Mit "fließenden" Füßen der Schwerkraft trotzen

Forscher beobachten Insektenfüße im Röntgenmikroskop und entdecken Erstaunliches

4. Juni 2008

"Fließende" Härchen an den Füßen ermöglichen es Käfern, an der Decke zu laufen. Das haben Stanislav N. Gorb vom Max-Planck-Institut für Metallforschung in Stuttgart und seine Kollegen Thomas Eimüller von der Ruhr-Universität Bochum und Peter Guttmann vom Synchrotronstrahlungslabor BESSY II in Berlin mittels Röntgenmikroskopie erstmals beobachten können. Die Forscher stellten fest, dass sich die flachen Enden der vielen Tausend winzigen Härchen, aus denen das Insektenbein besteht, beim Kontakt mit der Oberfläche wie eine zähe Flüssigkeit verhalten.
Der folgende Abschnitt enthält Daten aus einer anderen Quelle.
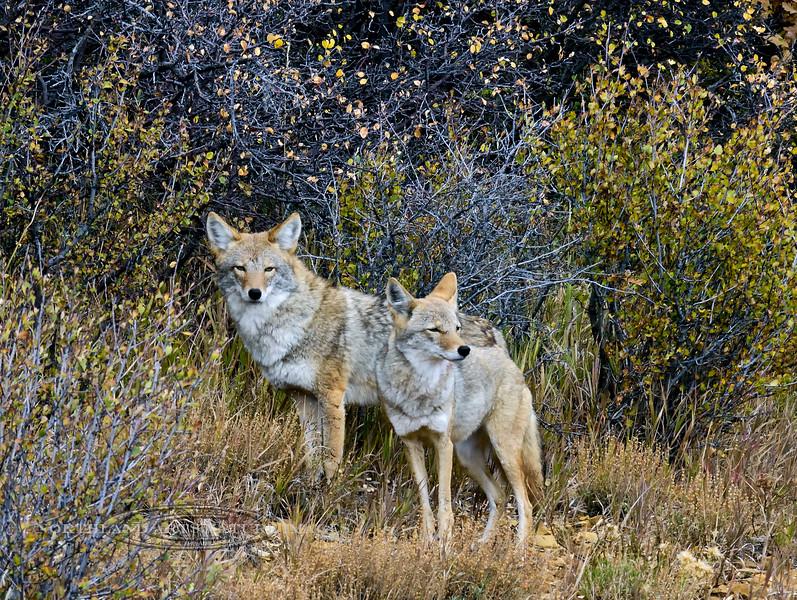 Coyote 2017.10.9#942. Mesa Verde Colorado.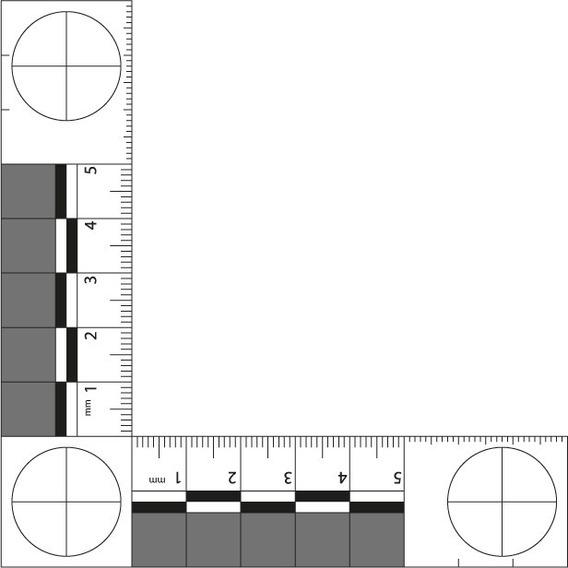 Kit 5 Escalas Para Fotografia Abfo N.2 Cm Pet Acoplado Fosco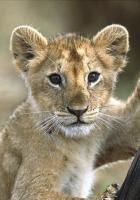 lion, cub, baby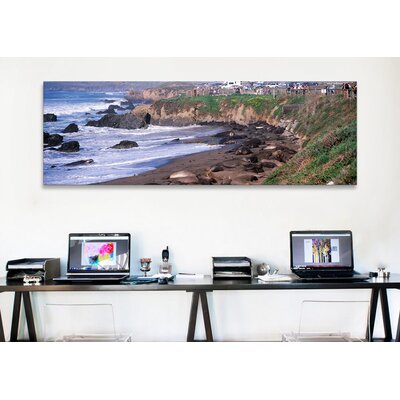 iCanvasArt Panoramic 'Elephant Seals on the Beach, San Luis Obispo County, California' Photographic Print on Canvas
Dieses viskoelastische Fließen vergrößert die wirksame Kontaktfläche und trägt zu der hohen Haltekraft bei, die das Körpergewicht des Käfers übertrifft und ihn an der Decke hält. (Journal of Experimental Biology, 1. Juni 2008)

Schon Aristoteles wunderte sich über die Fähigkeit von Insekten, an der Decke zu laufen. Haken, Saugnäpfe oder klebrige Flüssigkeiten wurden lange Zeit als Ursache vermutet. Doch systematische Untersuchungen in jüngerer Zeit widerlegten diese Hypothesen. Es zeigte sich vielmehr, dass ein Insektenfuß aus tausenden von feinen, mikrometerkleinen Härchen besteht, die über Adhäsionskräfte an der Oberfläche haften. Das Unterteilen der Kontaktfläche in sehr viele Einzelkontakte ist dabei ein wirksames Prinzip zum Erreichen hoher Haltekräfte. Je schwerer das Tier, desto zahlreicher und feiner sind die Haare. Während eine Fliege etwas mehr als 5000 Hafthärchen besitzt, verfügen Geckos schon über etwa 500 000 feinste Härchen - wobei das einzelne Härchen nur 0.2 bis 0.5 Mikrometer misst.

Die feinen Hafthaare im frischen Kontakt mit dem Untergrund zu studieren, war mit bisherigen Techniken wie der Elektronenmikroskopie allerdings nicht möglich; denn dann muss man die Proben trocknen und im Vakuum untersuchen. Der Biologe Stanislav N. Gorb, Leiter der Forschungsgruppe "Evolutionary Biomaterials" am Max-Planck-Institut für Metallforschung, suchte deshalb Unterstützung bei den beiden Physikern Thomas Eimüller, Nachwuchsgruppenleiter an der Ruhr Universität Bochum, und Peter Guttmann vom Synchrotronstrahlungslabor BESSY II in Berlin.

Die drei Forscher setzten eine ganz neue Abbildungstechnik für Insektenfüße ein: Mit einem Röntgenmikroskop des Synchrotronstrahlungslabors gelang es ihnen, Insektenhaare in Kontakt mit einer Oberfläche zu studieren. Als Kontaktfläche diente eine sehr dünne Folie, die für Röntgenstrahlung durchlässig ist. "Diese Methode ermöglicht es, Materialdicken nanometergenau zu vermessen", so Peter Guttmann. "Wir konnten die Insektenhärchen mit einer Auflösung von zirka 30 Nanometern untersuchen", ergänzt Thomas Eimüller.